» Texto exibido:
—————

De acordo com o diretor da Secad, Armênio Schmidt, a Prova Brasil e o Saeb chegam às escolas rurais que possuem no mínimo 40 alunos. Em contrapartida, mais da metade das escolas rurais do país tem até 30 alunos matriculados. O desejo do MEC é ampliar a avaliação para as escolas menores, o que demandaria a elaboração de uma outra prova e logística diferenciada. Estudos nesse sentido já foram solicitados ao Inep, órgão formulador das avaliações. 

"É preciso avaliar também os conhecimentos específicos que são ensinados nas escolas rurais, que muitas vezes não são captados nessas provas. Temos de buscar uma prova que avalie com mais clareza aquilo que é trabalhado no campo", defende Schmidt.

Outro aspecto que interfere na qualidade da educação no campo é a faixa salarial dos docentes, aliada aos desmandos políticos. Segundo Josemar da Silva Martins, o Pinzoh, professor do Departamento de Ciências Humanas da Universidade do Estado da Bahia (Uneb) que atua em um projeto junto a 43 escolas rurais, a falta de infraestrutura e os baixos salários são determinantes.

—————

» Linhas de dados:

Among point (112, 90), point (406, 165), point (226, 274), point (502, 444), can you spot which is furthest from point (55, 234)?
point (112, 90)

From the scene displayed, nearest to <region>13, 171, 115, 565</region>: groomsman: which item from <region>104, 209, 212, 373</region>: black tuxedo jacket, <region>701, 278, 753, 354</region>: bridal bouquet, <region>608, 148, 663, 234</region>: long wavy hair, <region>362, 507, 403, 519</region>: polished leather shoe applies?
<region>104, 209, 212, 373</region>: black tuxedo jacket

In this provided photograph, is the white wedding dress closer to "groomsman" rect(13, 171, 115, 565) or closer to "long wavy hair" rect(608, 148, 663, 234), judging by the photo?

—————

» Tarefas propostas:
a) No texto sobre educação rural, reescreva o trecho entre "De acordo com" e "formulador das avaliações.", inclusive, trocando "escolas rurais" por "escolas do campo".
b) De acordo com o texto sobre educação rural, por que Schmidt defende buscar outra prova para as escolas do campo? Responda em uma a três frases.
c) Escreva a continuação do texto sobre educação rural a partir da última frase apresentada.
Os dados acima não têm relação com o texto sobre educação rural.

» Resultados por tarefa:
a)
De acordo com o diretor da Secad, Armênio Schmidt, a Prova Brasil e o Saeb chegam às escolas do campo que possuem no mínimo 40 alunos. Em contrapartida, mais da metade das escolas do campo do país tem até 30 alunos matriculados. O desejo do MEC é ampliar a avaliação para as escolas menores, o que demandaria a elaboração de uma outra prova e logística diferenciada. Estudos nesse sentido já foram solicitados ao Inep, órgão formulador das avaliações.

b) Segundo Schmidt, os conhecimentos específicos ensinados nas escolas rurais muitas vezes não são captados nessas provas. Por isso, ele defende uma prova que avalie com mais clareza aquilo que é trabalhado no campo.

c)
"Há escolas muito isoladas, cujo suprimento básico do quadro de pessoal é uma única pessoa: a professora, que se encarrega da limpeza, da merenda, que leva água na cabeça porque se não tiver água não haverá comida", relata o pesquisador. Por outro lado, aponta ele, as formações hoje disponíveis são boas, mas têm de ser atreladas a um salário melhor, pois a rotatividade é muito grande. Nesse cenário, os professores que se qualificam buscam mudar para centros maiores, onde se paga melhor e as redes são 
mais estruturadas. 

Pinzoh aponta outro problema: o desconhecimento das editoras de livros didáticos do Brasil profundo. Por esse motivo, a saída é produzir 
conteúdos que dialoguem com as realidades locais. "É preciso melhorar o acesso aos conteúdos e aumentar a capacidade do professor de contextualizar os conhecimentos, com uma prática pedagógica que transite entre a escola e a comunidade." O desafio maior está em fazer esse movimento sem tratar o conhecimento de forma reducionista.  ( E.F. e Rubem Barros )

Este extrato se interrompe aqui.